Und weil die das mit einschaltquotentreibendem Erfolg taten, wurde der Spass im Winter wiederholt. Da zog die Familie Koller aus dem sanktgallischen Berneck ins Bernbiet und spielte drei Wochen lang kalten Ballenberg mit menschlicher Dekoration – wie schon die Zuppigers unter Beobachtung von Fernseh- und Pressekameras.

Aber der «Blick» hat nachgefragt und aufgedeckt. Schweizer Fernsehen DRS gaukle in seinen Sendungen aus dem Emmental eine heile Welt vor, dabei gebe es hinter den Kulissen Unzufriedenheit, Frust-Rationen und Streit. Genau, lieber «Blick». Es war auch höchste Zeit, etwas Gotthelf-Stimmung ins allzu idyllische Fernseh-Emmental zu bringen. In den Büchern des Pfarrer-Schriftstellers zu Lützelflüh finden wir schliesslich eine alles andere als heile Welt. Da wurde intrigiert und geprügelt und gegiftelt, dass es dem Tüüfel hätte drab gruusen können. Boulevard-Storys des 19. Jahrhunderts.

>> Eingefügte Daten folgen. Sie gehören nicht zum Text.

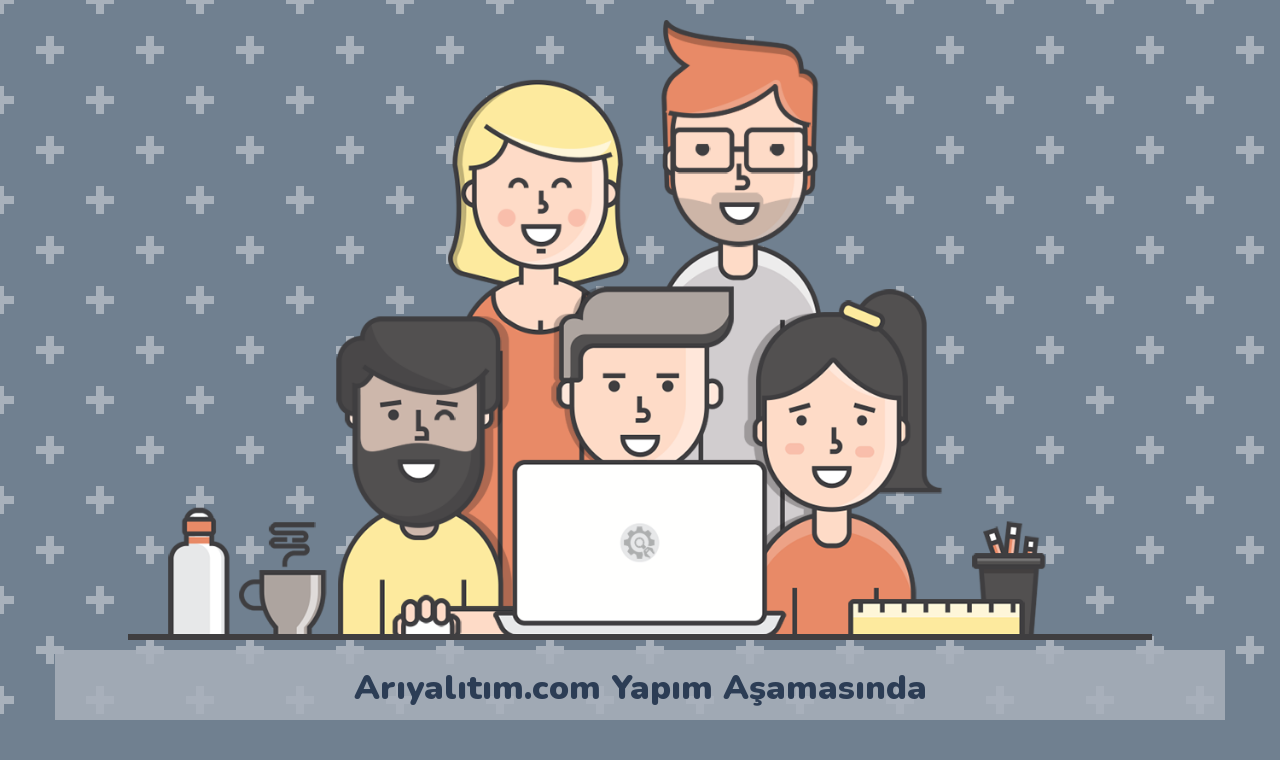

--- FILE ---
content_type: text/html; charset=UTF-8
request_url: https://ariyalitim.com/esco/
body_size: 394
content:


  
    
    
    
    <title>Arı Yalıtım &amp; Danışmanlık Yapım Aşamasında</title>
    
    
    <link rel="stylesheet" href="https://fonts.googleapis.com/css?family=Nunito:200,600,900">
    <link rel="stylesheet" href="https://ariyalitim.com/wp-content/plugins/under-construction-page/themes/css/bootstrap.min.css?v=3.93" type="text/css">
<link rel="stylesheet" href="https://ariyalitim.com/wp-content/plugins/under-construction-page/themes/css/common.css?v=3.93" type="text/css">
<link rel="stylesheet" href="https://ariyalitim.com/wp-content/plugins/under-construction-page/themes/people_2/style.css?v=3.93" type="text/css">
<link rel="stylesheet" href="https://ariyalitim.com/wp-content/plugins/under-construction-page/themes/css/font-awesome.min.css?v=3.93" type="text/css">
<link rel="icon" href="https://ariyalitim.com/wp-content/plugins/under-construction-page/themes/images/favicon.png" />
  

  
    <div id="hero-image">
      <img src="https://ariyalitim.com/wp-content/plugins/under-construction-page/themes/people_2/people_2.png" alt="People at Work" title="People at Work">
    </div>
    <div class="container">

      <div class="row">
        <div class="col-xs-12 col-md-12 col-lg-12">
          <h1>Arıyalıtım.com Yapım Aşamasında</h1>
        </div>
      </div>

      <div class="row">
        <div class="col-xs-12 col-md-8 col-md-offset-2 col-lg-offset-2 col-lg-8">
          <p class="content">Sabrınız için teşekkür ederiz. Lütfen daha sonra tekrar deneyin.</p>
        </div>
      </div>

      <div class="row" id="social">
        <div class="col-xs-12 col-md-12 col-lg-12">
          
        </div>
      </div>

    </div>
    <div id="login-button" class="loggedout"><a href="https://ariyalitim.com/wp-login.php"><i class="fa fa-wordpress fa-2x" aria-hidden="true"></i></a></div>
  


Doch das Schweizer Fernsehen blieb beim friedvollen Bild. Schliesslich war Weihnachten, und da organisierte der Sender selbstloserweise nicht nur hohe Einschaltquoten für sich selbst, sondern auch eine volle Kirche in Röthenbach. Dort schritten die Sahlenweidli-Temporärbewohner unter Kameraaufsicht zum Gottesdienst. So gut besetzte Kirchenbänke sah man da wohl letztmals im pittoresken Würzbrunnen-Kirchlein in derselben Gemeinde, das der legendäre Regisseur Franz Schnyder für seine Gotthelf-Filme jeweils mit Statisten zu füllen pflegte.

Eine nette Pointe zu diesem Gottesdienst lieferte das «St. Galler Tagblatt», das berichtete, die Gotthelf-Familie habe in Röthenbach die «Weihnachtsmesse» besucht. Weihnachtsmesse in Pfarrer Bitzius’ stockprotestantischem Emmental, liebes «St. Galler Tagblatt»? Da sei Gotthelf vor. Habt ihr denn in eurer schönen Klosterstadt all die Kappeler-, Villmerger- und Sonderbundskriege vergessen, diese hehren vaterländischen Konflikte, in denen die katholischen und die protestantischen Schweizer aufeinander losdroschen? In den Ämmitaler Högern galt schliesslich noch vor nicht allzu langer Zeit der Papst als der leibhaftige Antichrist. Eher feiert George W. Bush Weihnachten in einer Moschee, als dass in Gotthelfs Emmental Messen gelesen würden.